---
title: "Claude API Streaming: Real-Time AI Responses in Production"
description: "Complete guide to implementing streaming responses with the Claude API. Covers SSE implementation, token-by-token rendering, error handling during streams, and production patterns for real-time AI applications."
canonical: https://callsphere.ai/blog/claude-api-streaming-production
category: "Agentic AI"
tags: ["Claude API", "Streaming", "SSE", "Real-Time AI", "Production", "Anthropic"]
author: "CallSphere Team"
published: 2026-01-27T00:00:00.000Z
updated: 2026-05-07T11:27:18.835Z
---

# Claude API Streaming: Real-Time AI Responses in Production

> Complete guide to implementing streaming responses with the Claude API. Covers SSE implementation, token-by-token rendering, error handling during streams, and production patterns for real-time AI applications.

## Why Streaming Matters

Without streaming, a Claude API call blocks until the entire response is generated. For a 1,000-token response, that means 5-15 seconds of silence followed by a wall of text. Users perceive this as slow, unresponsive, and frustrating.

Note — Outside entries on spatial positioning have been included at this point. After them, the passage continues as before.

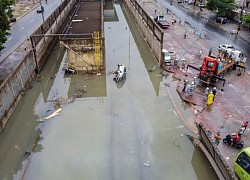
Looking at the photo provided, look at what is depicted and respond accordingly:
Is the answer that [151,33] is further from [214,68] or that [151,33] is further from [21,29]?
[21,29]

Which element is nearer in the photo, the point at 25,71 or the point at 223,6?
the point at 25,71

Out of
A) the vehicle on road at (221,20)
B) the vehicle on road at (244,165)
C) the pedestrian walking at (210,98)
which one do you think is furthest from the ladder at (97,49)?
the vehicle on road at (221,20)

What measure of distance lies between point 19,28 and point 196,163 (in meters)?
39.4

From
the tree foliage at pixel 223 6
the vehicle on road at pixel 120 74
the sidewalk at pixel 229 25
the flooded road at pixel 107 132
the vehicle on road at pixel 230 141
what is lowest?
the flooded road at pixel 107 132

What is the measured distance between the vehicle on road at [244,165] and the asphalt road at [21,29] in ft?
91.0

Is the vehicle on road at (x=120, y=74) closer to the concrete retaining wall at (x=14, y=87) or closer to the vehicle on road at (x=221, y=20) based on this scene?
the concrete retaining wall at (x=14, y=87)

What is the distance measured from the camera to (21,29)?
1745 inches

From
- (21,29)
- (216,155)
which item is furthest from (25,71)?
(21,29)

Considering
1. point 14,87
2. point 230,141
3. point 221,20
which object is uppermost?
point 221,20

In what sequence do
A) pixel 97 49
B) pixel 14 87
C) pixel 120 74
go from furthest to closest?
pixel 97 49
pixel 120 74
pixel 14 87

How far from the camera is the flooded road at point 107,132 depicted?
1653 centimetres

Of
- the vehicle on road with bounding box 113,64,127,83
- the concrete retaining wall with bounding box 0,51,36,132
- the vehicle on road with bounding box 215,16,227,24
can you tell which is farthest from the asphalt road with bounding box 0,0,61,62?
the vehicle on road with bounding box 215,16,227,24

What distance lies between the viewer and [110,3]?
6944cm

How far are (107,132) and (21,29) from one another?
32.6 metres
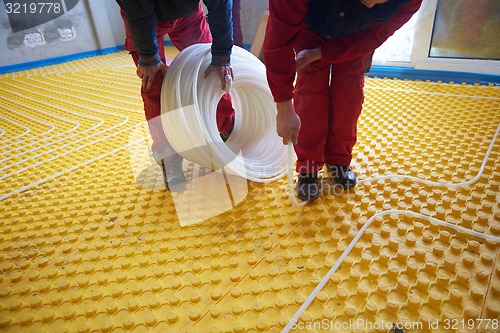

Streaming changes the UX fundamentally. The first token arrives within 500ms-2s (time to first token, or TTFT), and subsequent tokens stream in at 50-100 tokens per second. Users see the response forming in real time, which feels fast even when the total generation time is identical.

For production applications -- chatbots, code assistants, real-time analysis tools -- streaming is not optional. It is a core UX requirement.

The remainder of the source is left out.